►
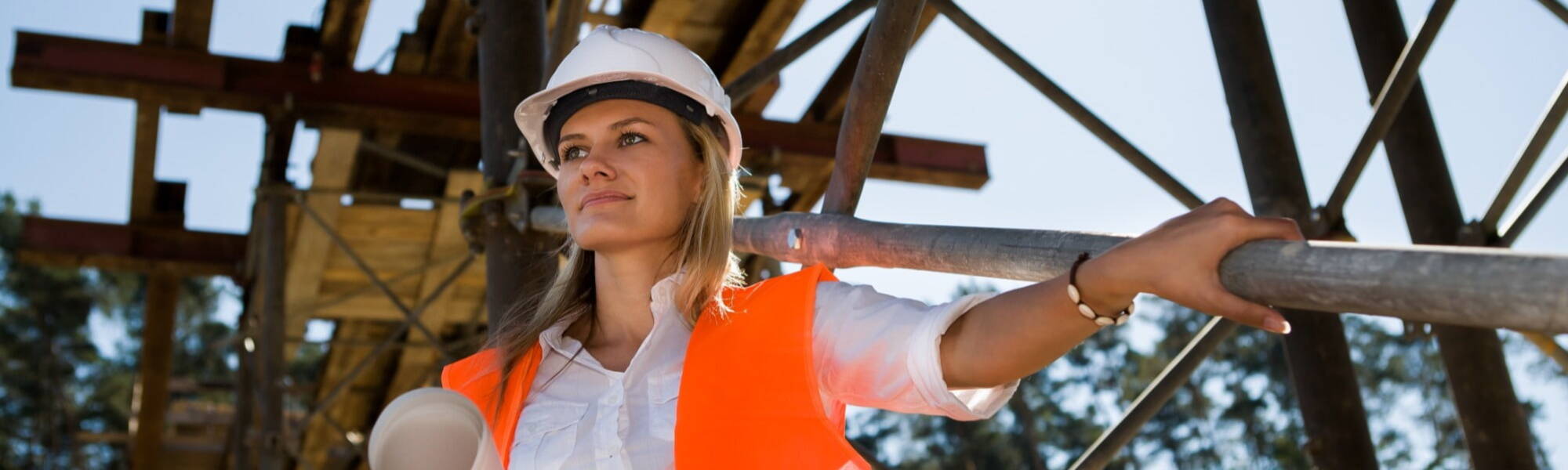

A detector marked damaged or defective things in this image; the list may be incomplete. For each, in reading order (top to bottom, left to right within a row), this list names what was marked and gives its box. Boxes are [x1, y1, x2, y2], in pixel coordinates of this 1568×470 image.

rusty red beam [15, 218, 248, 279]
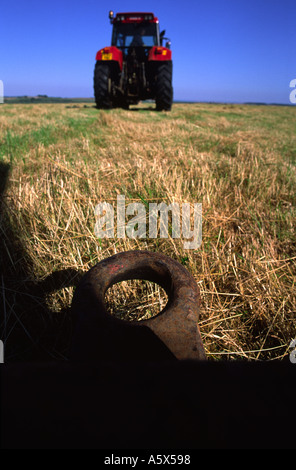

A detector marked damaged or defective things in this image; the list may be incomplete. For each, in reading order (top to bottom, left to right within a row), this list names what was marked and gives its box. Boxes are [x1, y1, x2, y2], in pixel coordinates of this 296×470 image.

rusty metal implement [70, 252, 206, 362]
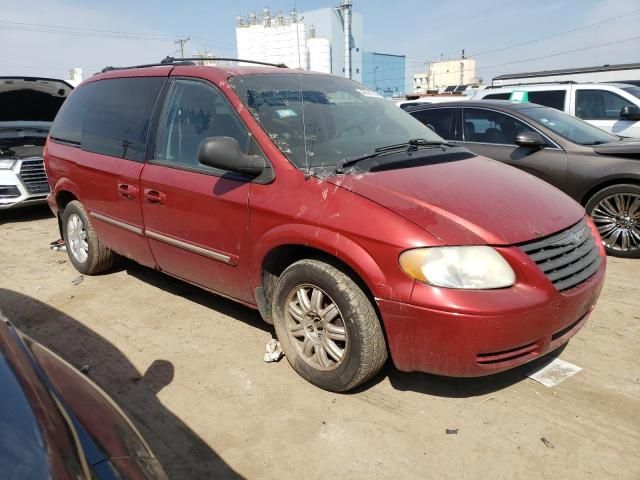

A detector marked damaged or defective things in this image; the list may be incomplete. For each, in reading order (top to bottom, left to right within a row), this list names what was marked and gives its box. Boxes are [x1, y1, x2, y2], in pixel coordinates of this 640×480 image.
◄
### Task
Please repeat every record above exactly, but leave out the pictures.

### Solved problem
A detector marked damaged or defective things in this image; the list may be incomplete. For each, in reading order (top to bottom, left to right within a row), this list names what was marked and gives its box. Boxes are [x1, y1, x2, y2], in pixel coordinates of this 1568×470 image.

rusty red beam [15, 218, 248, 279]

A detector marked damaged or defective things in this image; the list may be incomplete. For each, in reading order (top to bottom, left to right within a row), this list names what was marked and gives its box. Boxes are [x1, y1, x2, y2], in pixel coordinates of this 296×470 image.

rusty metal implement [70, 252, 206, 362]

A detector marked damaged or defective things in this image; the list may be incomplete. For each, in reading order (top to bottom, left to right within a row), this list names what was marked and gives its box. Boxes are [x1, y1, x2, y2], in pixel coordinates of this 640×480 image.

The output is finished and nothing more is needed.